Mekong Delta region faces cultural starvation

The Mekong Delta is a land of festivals and diverse cultures since it is inhabited by a slew of different ethnic groups like the Kinh, Khmer, Cham, and Hoa. However, in recent times, the big worry is that cultural life has begun to stagnate here.

Famous cai luong actress Bach Tuyet (white coat) performs on a boat in Hau Giang Province

The director of the Can Tho Department of Culture, Sport and Tourism, Dinh Viet Khanh said though most towns in the region have been designated as cities, there is little for their inhabitants by way of entertainment or leisure activities.

The uninspiring bio-tourism areas here attract few people. Most cultural houses, whose doors are shutting one by one, do not hold any attraction for the younger people.

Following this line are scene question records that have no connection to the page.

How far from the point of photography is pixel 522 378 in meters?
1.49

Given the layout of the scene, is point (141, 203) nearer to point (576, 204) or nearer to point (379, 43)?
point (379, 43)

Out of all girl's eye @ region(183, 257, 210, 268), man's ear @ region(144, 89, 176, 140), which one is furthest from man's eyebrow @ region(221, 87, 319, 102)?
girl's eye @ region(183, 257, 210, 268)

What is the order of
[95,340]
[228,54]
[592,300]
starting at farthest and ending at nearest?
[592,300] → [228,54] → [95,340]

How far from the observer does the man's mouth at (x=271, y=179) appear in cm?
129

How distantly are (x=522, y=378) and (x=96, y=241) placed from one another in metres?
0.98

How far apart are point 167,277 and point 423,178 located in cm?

Don ca tai tu (southern amateur music), the most popular art form in the delta, is facing pressure with its very survival being threatened. It has not been recognized as a cultural tourism product like Quan ho duet singing in the northern province of Bac Ninh and Hue’s royal music.

Cinemas and cai luong theatres once developed strongly and attracted people but their heydays were in the 1980s and 1990s.

A survey by the Can Tho University’s Mekong Delta Development Research Institute of what most people are interested in founding social and cultural information at the top with 69 percent.

It was followed by technology, agricultural prices, food hygiene and safety, law, and environment.

In the event, it comes as no surprise that food for the people’s mind is provided mainly by the Internet, television, and radio, a less than desirable state of affairs.